The International Criminal Court’s (ICC) arrest warrant for Russian President Vladimir Putin is a sign of the collapse of the system of international law, former President Dmitry Medvedev has said.
Medvedev dismissed the judicial body as “s**tty and wanted by nobody,” citing its poor record of holding high-profile suspects accountable. Even former Sudanese President Omar al-Bashir, who has been wanted by the court since 2005, “spits on the charges, and despite a military coup at home [in 2019], remains unavailable,” the former president, who currently serves as deputy chair of the Russian Security Council, said in a social media post on Monday.
The biggest demonstration of the ICC’s impotence was its failed attempt to investigate war crimes committed by US troops in Afghanistan and Iraq, he stated.

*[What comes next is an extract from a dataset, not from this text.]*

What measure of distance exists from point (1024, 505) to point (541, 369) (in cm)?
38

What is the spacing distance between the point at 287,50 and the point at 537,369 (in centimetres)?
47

Washington derailed the court’s probe. John Bolton, the national security adviser under then-President Donald Trump, mused at the time that “for all intents and purposes, the ICC is already dead,” so Washington will allow it to “die on its own.”
Last week’s decision by the ICC’s Pre-Trial Chamber to go after the leader of another nuclear power that likewise refused to recognize its jurisdiction is obviously just for show, Medvedev said, adding that this will only serve to eradicate whatever trust in international institutions remains.
Even before the ICC issued its arrest warrant for Putin, international law was undermined by the court’s pro-Western bias, which infringes on the sovereignty of non-Western states, the former president noted. Nations ignore rulings that they perceive as inherently unjust and prefer to make direct agreements between each other, while “stupid decisions of the UN and other structures come apart at the seams.”
Medvedev added that one could “imagine a situation” in which the building of the ICC in The Hague could be struck by a Russian hypersonic missile. “This court is just a puny international organization, not a NATO nation’s people. They would not dare to start a war over it. No one would even be sorry about it.”